## EXERCISE OBJECTIVE
Return the lines of the material below verbatim, beginning with the line that contains "What is the measurable" and continuing through the final line of the material, both ends included.

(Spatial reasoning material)
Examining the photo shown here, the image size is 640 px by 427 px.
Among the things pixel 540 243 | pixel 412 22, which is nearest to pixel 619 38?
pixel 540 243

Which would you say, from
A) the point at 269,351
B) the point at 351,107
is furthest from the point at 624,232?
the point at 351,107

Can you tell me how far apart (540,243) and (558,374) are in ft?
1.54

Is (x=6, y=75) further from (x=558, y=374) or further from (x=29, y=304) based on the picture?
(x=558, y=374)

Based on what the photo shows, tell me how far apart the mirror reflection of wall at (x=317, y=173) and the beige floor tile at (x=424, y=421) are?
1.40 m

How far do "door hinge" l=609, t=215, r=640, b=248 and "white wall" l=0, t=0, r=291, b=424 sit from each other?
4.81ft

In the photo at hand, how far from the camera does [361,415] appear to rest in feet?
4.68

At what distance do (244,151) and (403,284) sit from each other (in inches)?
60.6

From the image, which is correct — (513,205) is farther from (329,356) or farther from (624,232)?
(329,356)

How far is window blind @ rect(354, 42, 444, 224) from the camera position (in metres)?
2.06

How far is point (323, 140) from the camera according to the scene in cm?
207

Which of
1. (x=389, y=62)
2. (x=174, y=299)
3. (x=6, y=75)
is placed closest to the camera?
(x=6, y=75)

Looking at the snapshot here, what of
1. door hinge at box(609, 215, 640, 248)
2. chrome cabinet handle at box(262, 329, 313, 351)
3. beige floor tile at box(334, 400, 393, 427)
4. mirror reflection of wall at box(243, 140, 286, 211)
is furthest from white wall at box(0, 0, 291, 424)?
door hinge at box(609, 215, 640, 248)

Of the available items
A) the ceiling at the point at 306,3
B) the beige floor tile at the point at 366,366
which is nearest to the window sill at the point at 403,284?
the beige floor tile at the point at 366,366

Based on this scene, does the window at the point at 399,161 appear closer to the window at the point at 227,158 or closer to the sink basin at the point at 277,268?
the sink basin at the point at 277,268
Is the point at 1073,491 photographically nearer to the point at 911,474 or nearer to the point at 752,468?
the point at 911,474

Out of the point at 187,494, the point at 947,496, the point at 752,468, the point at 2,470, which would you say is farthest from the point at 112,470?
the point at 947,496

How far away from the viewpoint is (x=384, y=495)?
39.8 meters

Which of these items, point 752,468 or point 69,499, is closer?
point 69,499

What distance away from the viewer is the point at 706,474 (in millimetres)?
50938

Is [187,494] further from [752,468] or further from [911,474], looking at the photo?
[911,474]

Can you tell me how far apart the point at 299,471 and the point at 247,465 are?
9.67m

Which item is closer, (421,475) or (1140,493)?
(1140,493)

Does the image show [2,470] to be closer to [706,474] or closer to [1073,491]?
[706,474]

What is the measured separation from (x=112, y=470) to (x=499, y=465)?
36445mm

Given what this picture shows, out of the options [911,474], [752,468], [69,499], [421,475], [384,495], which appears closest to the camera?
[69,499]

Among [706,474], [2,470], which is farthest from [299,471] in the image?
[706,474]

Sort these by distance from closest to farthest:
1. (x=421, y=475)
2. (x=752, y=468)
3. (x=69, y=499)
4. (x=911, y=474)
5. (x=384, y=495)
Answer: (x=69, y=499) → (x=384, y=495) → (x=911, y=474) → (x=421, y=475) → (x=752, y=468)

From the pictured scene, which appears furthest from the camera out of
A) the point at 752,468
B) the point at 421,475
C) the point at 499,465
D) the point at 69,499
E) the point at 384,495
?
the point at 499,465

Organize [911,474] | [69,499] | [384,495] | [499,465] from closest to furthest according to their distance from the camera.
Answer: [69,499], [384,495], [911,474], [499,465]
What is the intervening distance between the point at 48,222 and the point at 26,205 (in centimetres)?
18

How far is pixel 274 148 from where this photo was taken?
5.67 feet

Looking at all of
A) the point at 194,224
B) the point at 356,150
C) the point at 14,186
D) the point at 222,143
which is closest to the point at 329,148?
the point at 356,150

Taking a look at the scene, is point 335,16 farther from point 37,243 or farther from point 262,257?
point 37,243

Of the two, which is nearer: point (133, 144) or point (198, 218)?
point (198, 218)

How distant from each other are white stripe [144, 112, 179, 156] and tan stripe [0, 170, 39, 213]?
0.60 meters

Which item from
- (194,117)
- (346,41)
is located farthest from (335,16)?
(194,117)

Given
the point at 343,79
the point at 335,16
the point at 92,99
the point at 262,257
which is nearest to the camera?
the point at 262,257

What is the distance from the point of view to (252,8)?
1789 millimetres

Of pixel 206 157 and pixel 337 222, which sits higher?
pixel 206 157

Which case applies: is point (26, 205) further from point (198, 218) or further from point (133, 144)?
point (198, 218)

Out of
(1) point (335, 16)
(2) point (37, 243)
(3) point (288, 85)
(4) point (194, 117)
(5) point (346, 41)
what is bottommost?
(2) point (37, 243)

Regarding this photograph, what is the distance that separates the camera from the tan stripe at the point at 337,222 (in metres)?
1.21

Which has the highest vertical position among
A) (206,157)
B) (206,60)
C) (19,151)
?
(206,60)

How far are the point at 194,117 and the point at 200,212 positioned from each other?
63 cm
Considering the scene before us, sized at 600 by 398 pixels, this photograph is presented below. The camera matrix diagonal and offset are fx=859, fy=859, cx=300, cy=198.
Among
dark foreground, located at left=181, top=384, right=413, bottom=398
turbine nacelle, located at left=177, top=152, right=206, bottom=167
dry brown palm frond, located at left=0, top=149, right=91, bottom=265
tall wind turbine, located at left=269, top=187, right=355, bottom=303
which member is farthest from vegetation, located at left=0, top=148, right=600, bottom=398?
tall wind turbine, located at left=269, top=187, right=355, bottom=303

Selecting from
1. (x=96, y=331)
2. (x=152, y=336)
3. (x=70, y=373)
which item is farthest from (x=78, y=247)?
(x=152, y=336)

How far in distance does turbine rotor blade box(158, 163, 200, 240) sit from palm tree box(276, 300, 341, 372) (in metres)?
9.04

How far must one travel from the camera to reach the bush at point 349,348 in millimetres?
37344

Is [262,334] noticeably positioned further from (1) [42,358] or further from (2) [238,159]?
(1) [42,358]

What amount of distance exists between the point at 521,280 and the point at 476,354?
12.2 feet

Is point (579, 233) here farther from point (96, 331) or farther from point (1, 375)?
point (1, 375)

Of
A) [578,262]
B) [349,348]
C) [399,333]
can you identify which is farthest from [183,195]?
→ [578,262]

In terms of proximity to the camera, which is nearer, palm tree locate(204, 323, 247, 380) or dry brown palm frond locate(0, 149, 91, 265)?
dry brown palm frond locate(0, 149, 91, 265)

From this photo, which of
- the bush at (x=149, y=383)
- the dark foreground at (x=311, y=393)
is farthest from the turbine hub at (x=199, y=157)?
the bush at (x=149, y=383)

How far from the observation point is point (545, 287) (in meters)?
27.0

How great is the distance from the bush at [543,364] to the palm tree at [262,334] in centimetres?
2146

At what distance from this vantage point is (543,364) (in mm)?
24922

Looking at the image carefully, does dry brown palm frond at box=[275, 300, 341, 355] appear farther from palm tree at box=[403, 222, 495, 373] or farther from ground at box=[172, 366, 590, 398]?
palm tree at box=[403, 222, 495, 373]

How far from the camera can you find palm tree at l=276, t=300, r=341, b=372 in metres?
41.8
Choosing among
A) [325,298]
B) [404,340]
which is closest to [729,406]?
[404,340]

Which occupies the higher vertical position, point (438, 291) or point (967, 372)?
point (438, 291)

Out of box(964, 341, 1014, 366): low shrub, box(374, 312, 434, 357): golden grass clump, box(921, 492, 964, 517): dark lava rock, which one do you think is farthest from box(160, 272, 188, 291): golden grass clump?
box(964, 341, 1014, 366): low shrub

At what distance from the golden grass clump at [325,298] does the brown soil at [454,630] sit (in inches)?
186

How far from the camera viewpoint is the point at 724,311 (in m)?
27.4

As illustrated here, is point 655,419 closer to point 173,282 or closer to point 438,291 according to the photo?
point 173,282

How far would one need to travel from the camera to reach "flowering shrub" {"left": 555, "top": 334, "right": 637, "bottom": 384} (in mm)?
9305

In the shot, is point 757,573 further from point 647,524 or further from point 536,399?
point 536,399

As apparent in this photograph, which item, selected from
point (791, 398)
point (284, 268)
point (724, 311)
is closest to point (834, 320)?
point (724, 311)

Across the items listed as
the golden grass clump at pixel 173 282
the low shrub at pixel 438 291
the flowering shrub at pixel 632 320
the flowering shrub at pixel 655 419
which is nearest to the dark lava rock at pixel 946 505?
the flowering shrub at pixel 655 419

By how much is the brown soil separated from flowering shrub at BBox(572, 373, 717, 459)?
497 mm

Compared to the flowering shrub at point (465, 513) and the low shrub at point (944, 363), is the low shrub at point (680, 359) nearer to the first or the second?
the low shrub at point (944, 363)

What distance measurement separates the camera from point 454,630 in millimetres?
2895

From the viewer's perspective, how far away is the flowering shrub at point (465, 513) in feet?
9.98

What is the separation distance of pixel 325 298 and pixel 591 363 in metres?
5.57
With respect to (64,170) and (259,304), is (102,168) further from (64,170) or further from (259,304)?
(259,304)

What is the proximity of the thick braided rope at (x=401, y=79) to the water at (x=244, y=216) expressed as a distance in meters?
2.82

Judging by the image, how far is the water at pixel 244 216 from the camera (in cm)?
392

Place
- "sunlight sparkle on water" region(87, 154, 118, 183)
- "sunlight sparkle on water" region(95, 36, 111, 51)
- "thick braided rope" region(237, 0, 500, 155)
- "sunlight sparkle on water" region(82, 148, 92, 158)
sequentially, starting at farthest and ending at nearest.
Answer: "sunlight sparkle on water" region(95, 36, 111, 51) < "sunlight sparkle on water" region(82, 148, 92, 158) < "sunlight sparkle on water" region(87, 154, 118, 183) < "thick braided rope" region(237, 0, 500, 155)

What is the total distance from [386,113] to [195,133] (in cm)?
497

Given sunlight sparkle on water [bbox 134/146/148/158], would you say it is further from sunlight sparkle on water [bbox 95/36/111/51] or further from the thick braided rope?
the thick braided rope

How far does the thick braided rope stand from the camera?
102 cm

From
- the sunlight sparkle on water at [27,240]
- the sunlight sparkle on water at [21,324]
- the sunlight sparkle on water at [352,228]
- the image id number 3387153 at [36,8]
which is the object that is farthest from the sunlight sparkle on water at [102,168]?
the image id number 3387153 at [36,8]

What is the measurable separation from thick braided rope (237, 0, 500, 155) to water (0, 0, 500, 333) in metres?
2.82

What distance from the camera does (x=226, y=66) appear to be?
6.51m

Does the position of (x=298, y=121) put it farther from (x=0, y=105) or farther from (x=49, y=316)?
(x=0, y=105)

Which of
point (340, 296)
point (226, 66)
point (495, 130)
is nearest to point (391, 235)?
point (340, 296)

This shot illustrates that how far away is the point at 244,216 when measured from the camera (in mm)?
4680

## ANSWER BELOW
What is the measurable separation from thick braided rope (237, 0, 500, 155) to water (0, 0, 500, 333) in metres?
2.82

What distance from the camera does (x=226, y=66) appear to be?
6.51m

Does the position of (x=298, y=121) put it farther from (x=0, y=105) or farther from (x=49, y=316)?
(x=0, y=105)

Which of
point (340, 296)
point (226, 66)
point (495, 130)
is nearest to point (391, 235)?
point (340, 296)

This shot illustrates that how far away is the point at 244,216 when measured from the camera (in mm)?
4680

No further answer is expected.